• Exercise brief:
Rewrite the rows from the line containing "What is the estimated" through the end of the rows, swapping "scene" for "view" and keeping everything else the same. Don't include the pictures.

• Data section:
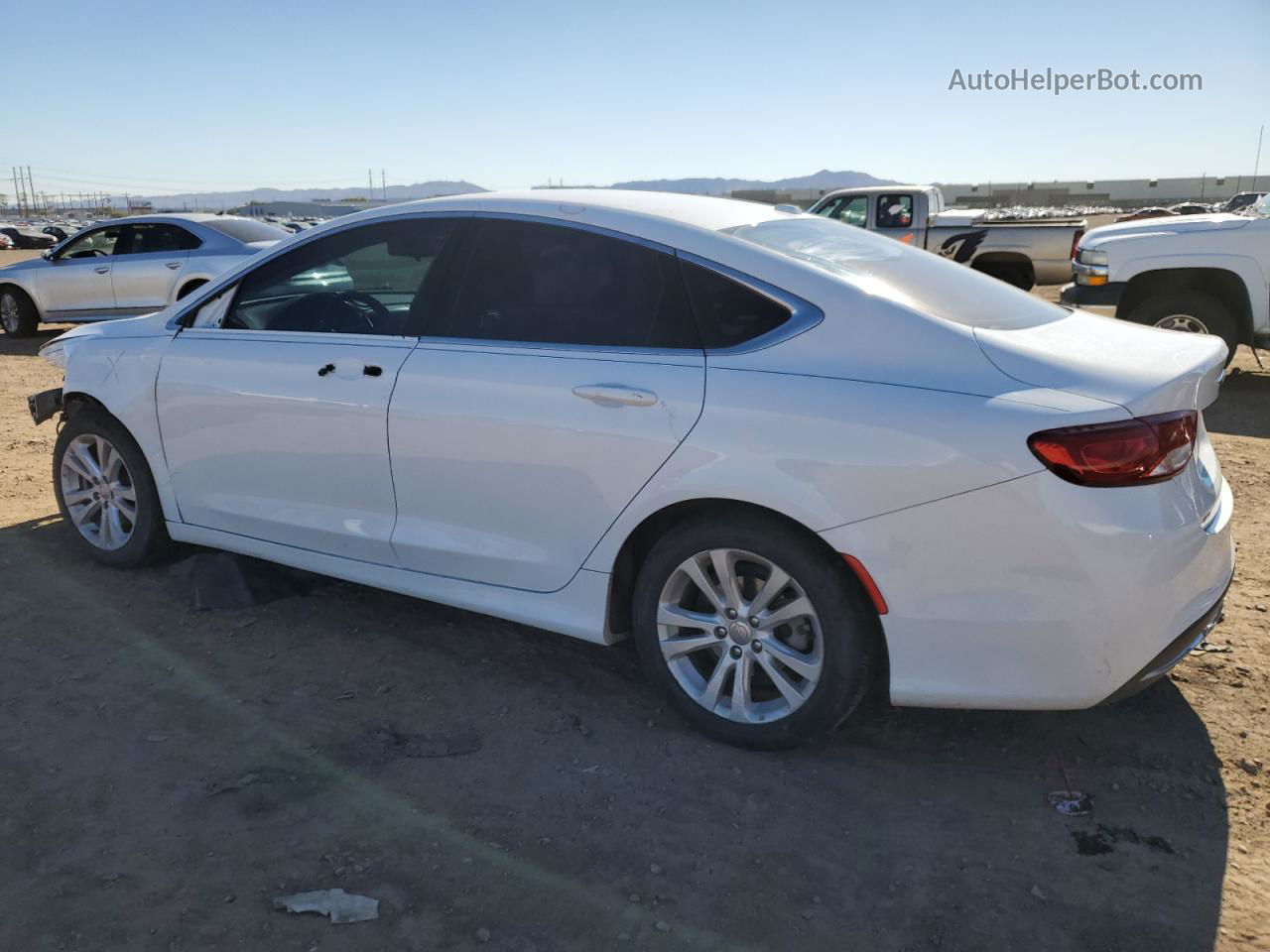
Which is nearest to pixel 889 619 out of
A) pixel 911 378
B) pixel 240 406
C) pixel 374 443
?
pixel 911 378

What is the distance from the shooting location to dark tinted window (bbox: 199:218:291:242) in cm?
1226

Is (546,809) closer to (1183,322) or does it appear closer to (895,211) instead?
(1183,322)

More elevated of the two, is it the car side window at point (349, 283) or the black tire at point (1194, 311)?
the car side window at point (349, 283)

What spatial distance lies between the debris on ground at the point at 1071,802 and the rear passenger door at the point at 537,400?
157 centimetres

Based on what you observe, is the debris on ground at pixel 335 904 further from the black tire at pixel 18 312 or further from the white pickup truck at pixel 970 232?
the white pickup truck at pixel 970 232

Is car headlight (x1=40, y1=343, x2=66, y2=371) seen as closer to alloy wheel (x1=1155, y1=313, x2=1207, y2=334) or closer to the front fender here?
the front fender

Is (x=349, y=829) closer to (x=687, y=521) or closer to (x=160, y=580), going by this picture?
(x=687, y=521)

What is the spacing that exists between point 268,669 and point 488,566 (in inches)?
41.2

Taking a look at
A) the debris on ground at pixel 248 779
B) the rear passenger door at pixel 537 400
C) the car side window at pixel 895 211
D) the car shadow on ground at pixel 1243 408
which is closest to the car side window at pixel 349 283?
the rear passenger door at pixel 537 400

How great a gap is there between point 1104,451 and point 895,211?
14.7 metres

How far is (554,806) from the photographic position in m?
3.16

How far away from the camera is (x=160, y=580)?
4.95 meters

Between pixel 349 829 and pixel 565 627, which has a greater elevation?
pixel 565 627

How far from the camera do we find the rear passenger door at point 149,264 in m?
12.4
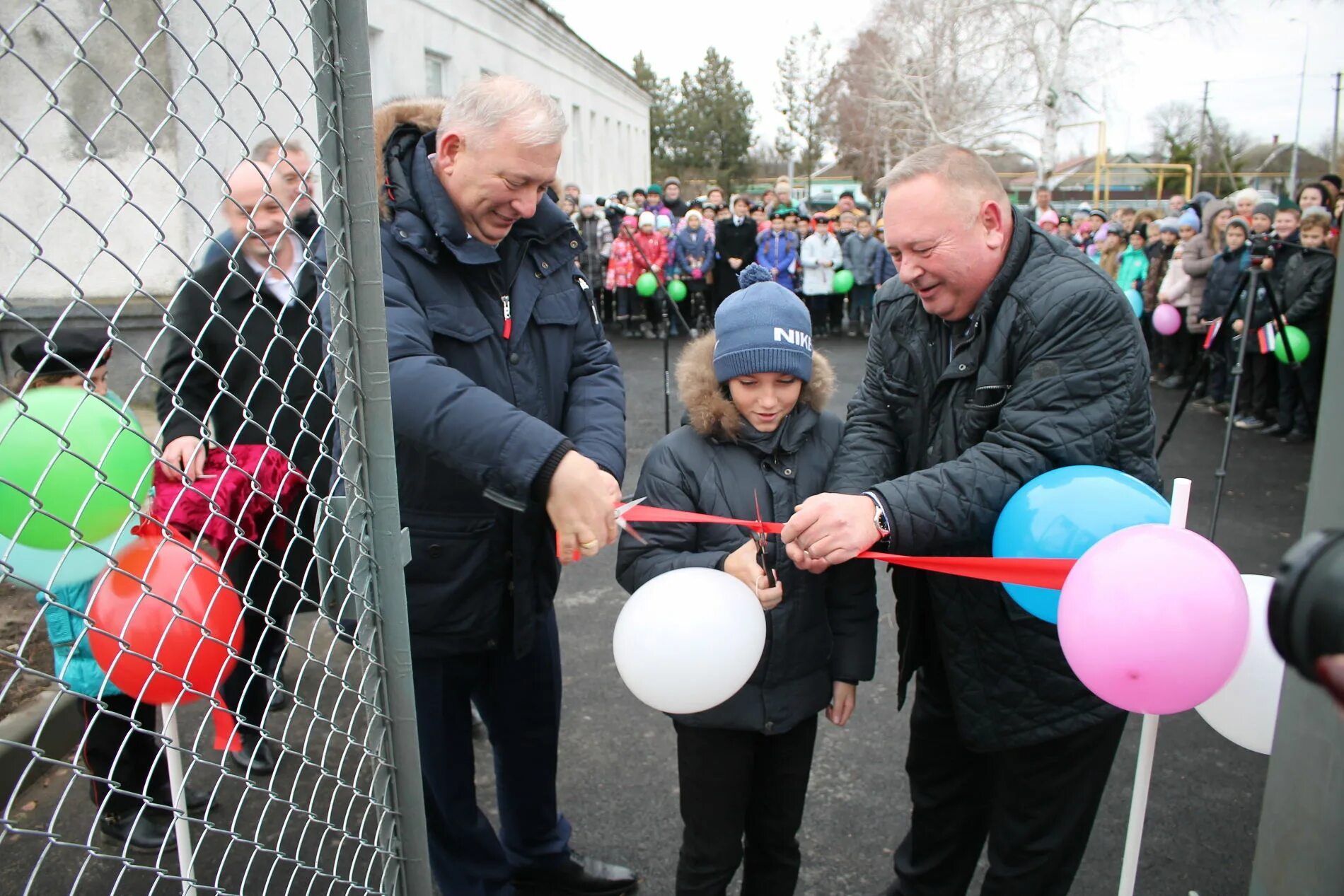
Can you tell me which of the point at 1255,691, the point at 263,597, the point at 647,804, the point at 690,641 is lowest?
the point at 647,804

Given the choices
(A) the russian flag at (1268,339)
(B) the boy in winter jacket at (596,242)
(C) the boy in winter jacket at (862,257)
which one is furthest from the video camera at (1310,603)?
(B) the boy in winter jacket at (596,242)

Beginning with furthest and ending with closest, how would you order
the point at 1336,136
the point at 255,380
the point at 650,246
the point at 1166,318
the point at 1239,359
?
1. the point at 1336,136
2. the point at 650,246
3. the point at 1166,318
4. the point at 1239,359
5. the point at 255,380

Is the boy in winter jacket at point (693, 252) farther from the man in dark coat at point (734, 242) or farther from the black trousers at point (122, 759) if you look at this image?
the black trousers at point (122, 759)

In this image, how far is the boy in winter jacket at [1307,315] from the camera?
762 cm

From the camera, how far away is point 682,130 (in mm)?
56844

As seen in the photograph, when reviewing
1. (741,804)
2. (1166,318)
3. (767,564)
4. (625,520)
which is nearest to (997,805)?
(741,804)

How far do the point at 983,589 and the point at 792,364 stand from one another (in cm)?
71

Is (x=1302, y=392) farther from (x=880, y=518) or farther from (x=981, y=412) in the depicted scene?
(x=880, y=518)

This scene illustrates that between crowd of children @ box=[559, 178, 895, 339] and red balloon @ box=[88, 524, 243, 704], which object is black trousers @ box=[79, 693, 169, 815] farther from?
crowd of children @ box=[559, 178, 895, 339]

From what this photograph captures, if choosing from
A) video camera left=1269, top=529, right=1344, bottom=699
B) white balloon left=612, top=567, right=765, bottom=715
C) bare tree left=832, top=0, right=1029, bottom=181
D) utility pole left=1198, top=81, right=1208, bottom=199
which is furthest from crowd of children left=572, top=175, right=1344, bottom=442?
utility pole left=1198, top=81, right=1208, bottom=199

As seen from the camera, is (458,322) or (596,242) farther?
(596,242)

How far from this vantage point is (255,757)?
3307mm

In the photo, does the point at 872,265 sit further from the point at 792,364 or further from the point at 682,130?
the point at 682,130

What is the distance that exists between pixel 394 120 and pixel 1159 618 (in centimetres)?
199
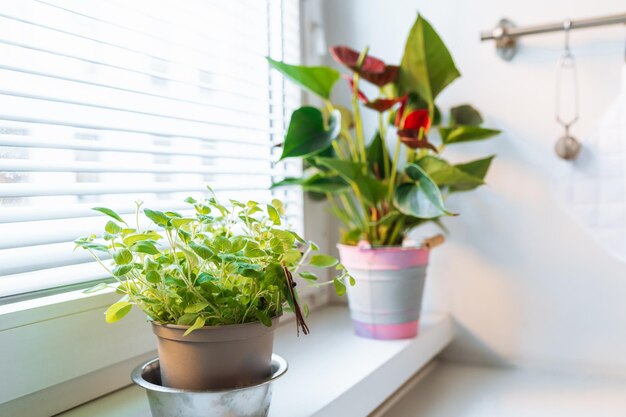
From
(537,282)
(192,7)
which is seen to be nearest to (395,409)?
(537,282)

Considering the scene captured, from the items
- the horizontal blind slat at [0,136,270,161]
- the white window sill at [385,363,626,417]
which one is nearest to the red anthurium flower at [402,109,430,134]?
the horizontal blind slat at [0,136,270,161]

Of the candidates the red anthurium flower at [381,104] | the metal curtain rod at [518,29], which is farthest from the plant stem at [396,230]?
the metal curtain rod at [518,29]

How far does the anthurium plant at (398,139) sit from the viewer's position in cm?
94

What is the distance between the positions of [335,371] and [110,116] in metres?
0.50

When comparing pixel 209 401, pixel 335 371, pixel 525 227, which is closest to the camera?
pixel 209 401

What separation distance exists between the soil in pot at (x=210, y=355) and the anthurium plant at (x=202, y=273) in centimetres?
2

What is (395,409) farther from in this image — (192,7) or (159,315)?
(192,7)

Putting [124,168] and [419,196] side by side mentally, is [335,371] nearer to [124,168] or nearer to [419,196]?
[419,196]

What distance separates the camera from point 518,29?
1153 millimetres

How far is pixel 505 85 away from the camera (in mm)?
1215

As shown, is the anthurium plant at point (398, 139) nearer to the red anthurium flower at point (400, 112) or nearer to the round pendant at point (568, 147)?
the red anthurium flower at point (400, 112)

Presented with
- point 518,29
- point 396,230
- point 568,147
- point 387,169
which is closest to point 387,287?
point 396,230

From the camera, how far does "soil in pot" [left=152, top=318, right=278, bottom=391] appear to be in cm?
58

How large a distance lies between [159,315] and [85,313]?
154 millimetres
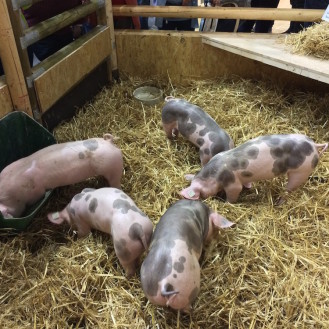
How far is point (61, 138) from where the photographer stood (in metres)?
2.54

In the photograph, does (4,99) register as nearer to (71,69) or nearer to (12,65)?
(12,65)

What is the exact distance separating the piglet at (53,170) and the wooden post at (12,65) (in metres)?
0.30

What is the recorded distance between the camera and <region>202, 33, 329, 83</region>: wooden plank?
2.50 meters

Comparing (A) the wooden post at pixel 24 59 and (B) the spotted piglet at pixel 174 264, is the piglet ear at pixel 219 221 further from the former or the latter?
(A) the wooden post at pixel 24 59

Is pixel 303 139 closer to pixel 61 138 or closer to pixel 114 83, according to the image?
pixel 61 138

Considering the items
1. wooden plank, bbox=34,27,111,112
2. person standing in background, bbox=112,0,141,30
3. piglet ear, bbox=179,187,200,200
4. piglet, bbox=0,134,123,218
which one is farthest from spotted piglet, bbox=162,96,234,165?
person standing in background, bbox=112,0,141,30

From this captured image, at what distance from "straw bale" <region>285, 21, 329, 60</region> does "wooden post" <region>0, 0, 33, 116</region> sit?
1.94 meters

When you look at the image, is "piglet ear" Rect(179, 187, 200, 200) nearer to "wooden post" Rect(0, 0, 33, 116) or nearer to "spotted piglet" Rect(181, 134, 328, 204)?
"spotted piglet" Rect(181, 134, 328, 204)

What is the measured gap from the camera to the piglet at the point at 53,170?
6.31 feet

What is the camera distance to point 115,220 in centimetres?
162

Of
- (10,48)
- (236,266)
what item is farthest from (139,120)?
(236,266)

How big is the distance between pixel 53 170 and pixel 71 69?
0.90 m

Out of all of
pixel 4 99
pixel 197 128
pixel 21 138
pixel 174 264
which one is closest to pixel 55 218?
pixel 21 138

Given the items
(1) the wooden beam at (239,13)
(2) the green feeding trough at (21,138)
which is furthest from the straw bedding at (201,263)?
(1) the wooden beam at (239,13)
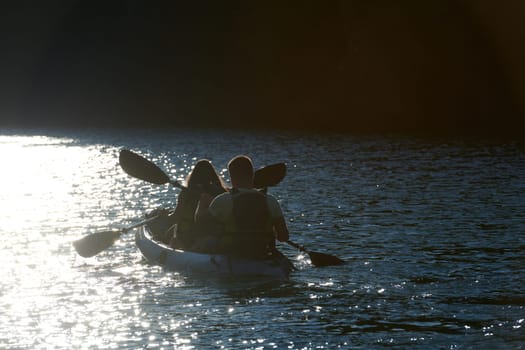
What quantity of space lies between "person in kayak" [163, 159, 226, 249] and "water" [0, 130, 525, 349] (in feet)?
2.14

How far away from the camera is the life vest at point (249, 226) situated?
17.0 m

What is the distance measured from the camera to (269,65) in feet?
483

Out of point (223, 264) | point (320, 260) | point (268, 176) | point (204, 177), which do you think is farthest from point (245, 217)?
point (268, 176)

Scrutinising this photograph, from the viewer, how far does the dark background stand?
330 feet

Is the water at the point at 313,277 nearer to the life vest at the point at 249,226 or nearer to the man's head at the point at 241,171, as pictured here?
the life vest at the point at 249,226

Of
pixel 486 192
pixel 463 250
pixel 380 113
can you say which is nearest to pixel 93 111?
Answer: pixel 380 113

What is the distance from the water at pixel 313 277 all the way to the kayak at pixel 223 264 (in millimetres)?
189

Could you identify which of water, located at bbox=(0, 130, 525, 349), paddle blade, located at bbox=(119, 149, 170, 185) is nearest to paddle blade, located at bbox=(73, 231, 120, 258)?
water, located at bbox=(0, 130, 525, 349)

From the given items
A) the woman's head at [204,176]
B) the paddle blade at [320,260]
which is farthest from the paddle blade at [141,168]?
the paddle blade at [320,260]

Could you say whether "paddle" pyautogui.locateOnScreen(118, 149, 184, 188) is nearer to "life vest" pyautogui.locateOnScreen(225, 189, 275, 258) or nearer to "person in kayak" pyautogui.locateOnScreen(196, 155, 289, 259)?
"person in kayak" pyautogui.locateOnScreen(196, 155, 289, 259)

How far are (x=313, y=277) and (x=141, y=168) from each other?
3.97m

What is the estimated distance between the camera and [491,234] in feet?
77.2

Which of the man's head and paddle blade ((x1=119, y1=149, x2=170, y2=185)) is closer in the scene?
the man's head

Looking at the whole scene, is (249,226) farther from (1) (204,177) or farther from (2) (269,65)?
(2) (269,65)
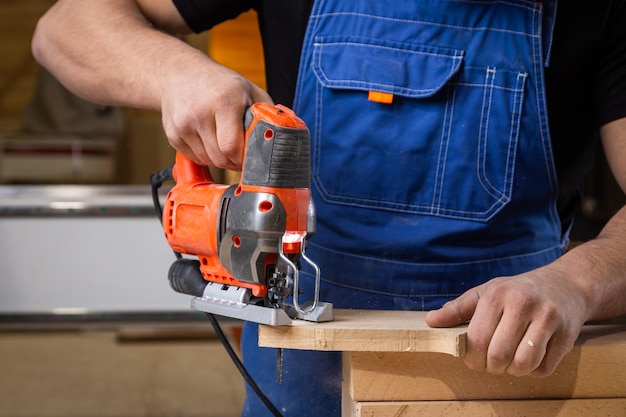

• Worked answer:
What is the estimated distance between the camera and [491,234] in feet?
77.2

Which of the man's head and paddle blade ((x1=119, y1=149, x2=170, y2=185)) is closer in the view?
the man's head

Looking at the whole view, is (249,226) farther from (1) (204,177) or farther from (2) (269,65)?
(2) (269,65)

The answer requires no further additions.